As regular readers will know I love a charity shop. I spend quite a bit of time in them, and at car boot sales, looking out for vintage board games and toys. What you might not also know is that I’m a huge fan of the London Underground. I always keep my eyes open for tube memorabilia, although that’s never as plentiful as vintage games. Sometimes though the two passions come together and I go home very happy. That’s exactly what happened when I came across a small brown box in the middle of a pile of bric-a-brac that had the magical word “Underground” on it.
What are the games and how do you play
Gibson released the original set containing parlour games The Underground Game and What’s the Letter in 1977. They’re both relatively simple games that can be played with between 4 and 12 players. In The Underground Game there are 32 clues where the answer to each one is the name of a station on the London Underground. For those players that don’t have an encyclopaedic knowledge of the Underground the game was supplied with maps of the network so that all players had an equal chance. More on those maps later.
What’s the Letter follows a similar format with 23 questions where the answer to each one is just one of two letters.
The thing that strikes me with both of these games is that once you’ve played them once you’re likely to remember the answers, making any subsequent games a bit pointless. Or am I over thinking it?
Whatever your views, both these simple games are quite good fun to play at any large gathering, or to use in some sort of a quiz or similar.
London Underground Pocket Maps
As an Underground fan I always love anything that related to the Underground, but the inclusion of vintage tube maps in the game took it from something I was just quite interested in, to something I simply had to buy. These aren’t maps designed just for the game, but instead the ones that passengers could pick up for free at tube stations.

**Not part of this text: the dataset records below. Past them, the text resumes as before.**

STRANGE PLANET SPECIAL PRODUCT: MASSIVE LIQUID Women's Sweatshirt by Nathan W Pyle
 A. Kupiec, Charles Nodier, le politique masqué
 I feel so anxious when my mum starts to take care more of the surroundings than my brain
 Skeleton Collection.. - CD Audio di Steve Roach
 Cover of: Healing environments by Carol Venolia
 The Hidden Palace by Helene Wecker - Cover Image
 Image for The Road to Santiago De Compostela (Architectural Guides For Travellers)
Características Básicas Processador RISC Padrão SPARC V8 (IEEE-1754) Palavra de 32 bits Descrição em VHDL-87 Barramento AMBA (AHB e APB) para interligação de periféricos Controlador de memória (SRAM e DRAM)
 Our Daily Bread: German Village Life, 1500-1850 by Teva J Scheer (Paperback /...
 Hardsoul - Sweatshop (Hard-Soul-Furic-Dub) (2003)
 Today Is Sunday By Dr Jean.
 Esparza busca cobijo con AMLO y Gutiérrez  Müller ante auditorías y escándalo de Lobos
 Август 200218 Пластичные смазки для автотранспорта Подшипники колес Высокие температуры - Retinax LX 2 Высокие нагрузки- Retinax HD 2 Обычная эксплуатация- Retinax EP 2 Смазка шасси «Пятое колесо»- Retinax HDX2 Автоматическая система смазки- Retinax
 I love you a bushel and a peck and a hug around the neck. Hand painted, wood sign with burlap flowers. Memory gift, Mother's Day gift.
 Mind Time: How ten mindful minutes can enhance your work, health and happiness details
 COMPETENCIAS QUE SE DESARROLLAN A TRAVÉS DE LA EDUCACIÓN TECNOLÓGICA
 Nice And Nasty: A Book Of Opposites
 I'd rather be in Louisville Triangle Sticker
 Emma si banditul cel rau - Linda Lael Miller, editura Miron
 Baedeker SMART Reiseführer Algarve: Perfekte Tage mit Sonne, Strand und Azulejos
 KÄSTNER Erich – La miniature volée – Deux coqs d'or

The version of the game that I picked up isn’t the original 1977 one (you can tell by the fact that the original version apparently didn’t have anything in white written on the box). I’m not exactly sure when it does date from though. The tube maps I have are dated 1985, but looking online I’ve seen similar versions with the white writing being sold with 1978 tube maps. I’m left wondering quite how this all worked when the game was first released. Did they have some arrangement with London Underground where they sent them a load of maps that were then put into boxes? Or was a member of staff dispatched to the nearest station to H P Gibson and Son’s London office and instructed to bring home as many maps as they could? Which different versions of the map were included in different versions of the game? Does anyone know?